*READING PASSAGE*.
☆ ☆ ☆ ☆

This function then has type a -> a; note that since we return the argument as we received it, then the return type must be the same as the argument type, thus the type variable a must be the same in a -> a.

In other cases, we cannot be generic; for instance, consider that in our language we have the unary operator - which can be used on integers only. Then, the function

lambda x . -x

imposes x to be an integer, thus this function has type int -> int.

Other functions can be partially generic, like the following one (which makes a little sense, it's used only as an example)

lambda x . 10

which has type a -> int.

We might also let the system infer the type (and that's what we intend to do with our type system definition).

For non trivial cases the type inference is more interesting than the examples we saw so far; for instance, consider this lambda abstraction

lambda x . lambda y. x y

which has type (a -> b) -> a -> b: how can this be inferred? Informally, x cannot have any type, since in the body we read x y then x must be a function; for the moment we give it a generic type X1 -> X2; what can the type of y be? It can be a generic type, say X3, but since we pass it to x then it must have the same type of the argument of x, thus we require X1 to be the same as X3. The result of x y will have the same type as the return type of x, i.e., X2. Thus, the above function has the following type: it takes an argument for the parameter x of type X1 -> X2, and it returns a function (the inner lambda abstraction) which takes an argument for the parameter y of type X1 and returns something of type X2. Thus, using different (and more readable) type variable names, (a -> b) -> a -> b (we used the parenthesis since by default arrow types associate to the right). Again, the type variables make the function generic, provided that the same type is used for all occurrences of a and the same type is used for all occurrences of b.

☆ ☆ ☆ ☆

*INFORMATION SHOWN*.

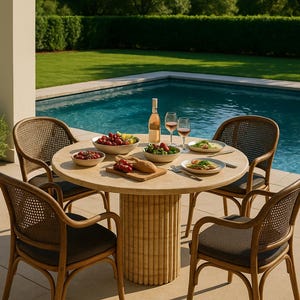 Travertine Round Table, Dining table, Handmade Travertine Stone Cafe Table, Custom Order Marble Table, Fluted Cut Dinner Table
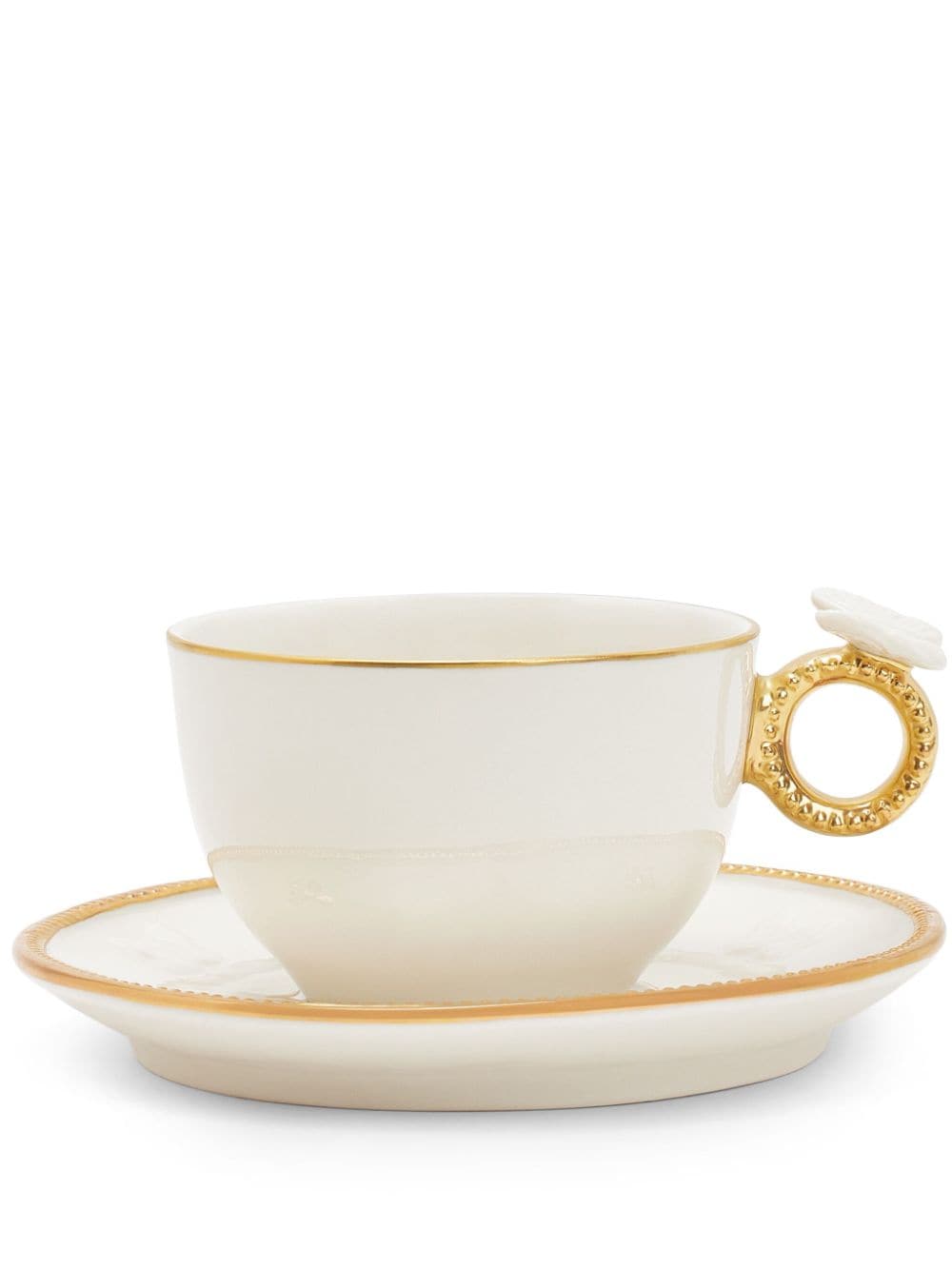 Shop Villari Butterfly Tea Cup And Saucer In White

☆ ☆ ☆ ☆

*DIRECTIONS*.
1. In the type inference passage, what type does lambda x . 10 have?
2. Extend the type inference passage past its final sentence, in the same technical voice.

*ANSWER LIST*.
1. a -> int

2.
lambda x .lambda y.y x a -> (a -> b) -> b
lambda f .(lambda x.(f (f x))) (a -> a) -> a -> a
lambda f .lambda g.lambda x.(f(g x)) (a -> b) -> (c -> a) -> c -> b

Note that there are functions which cannot be typed (at least with simple type systems we're used to), e.g.,

lambda x . x x

cannot be typed, since x should be a function, say with type a -> b, but since we apply x to x it should also be of type a; however, a -> b and a cannot be unified, since a occurs in a -> b.

Lambda implemented in Xtext

This is the grammar for our simple lambda calculus in Xtext:

grammar org.eclipse.xsemantics.example.lambda.Lambda with org.eclipse.xtext.common.Terminals
generate lambda "http://xsemantics.sf.net/example/lambda/Lambda"

Program: term=Term;

// left associative
Term: TerminalTerm (=>({Application.fun=current} arg=TerminalTerm)*) ;

TerminalTerm returns Term:
    '(' Term ')' |
    Constant |
    Arithmetics |
    Variable |
    Abstraction
;

Constant: StringConstant | IntConstant ;
StringConstant: string=STRING;
IntConstant: int=INT;

Arithmetics: '-' term=Term;

Variable: ref=[Parameter];

Abstraction: 'lambda' param=Parameter '.' term=Term ;

Parameter: name=ID (':' type=Type)? ;

// right associative
Type: TerminalType ({ArrowType.left = current'->' right=Type)? ;

TerminalType returns Type:
    '(' Type ')' |
    BasicType |
    TypeVariable
;

BasicType:
    {IntType} 'int' |
    {StringType} 'string'
;

TypeVariable: typevarName=ID;

Lambda Type Inference

Thus, we want to write the type system definition in Xsemantics for Lambda, also inferring types (performing unification for inferring the most general type).

In the following we will skip import statements.

We start with the auxiliary functions and judgments:

system org.eclipse.xsemantics.example.lambda.xsemantics.LambdaXsemanticsSystem

validatorExtends org.eclipse.xsemantics.example.lambda.validation.AbstractLambdaJavaValidator

inject LambdaUtils lambdaUtils

auxiliary {
    notoccur(Type type, Type other)
        error stringRep(type) + " occurs in " + stringRep(other)
    typesubstitution(TypeSubstitutions substitutions, Type original) : Type
    unify(TypeSubstitutions substitutions, 
            Type left, Type right) : UnifyResult
        error "cannot unify " + stringRep(left) + 
            " with " + stringRep(right)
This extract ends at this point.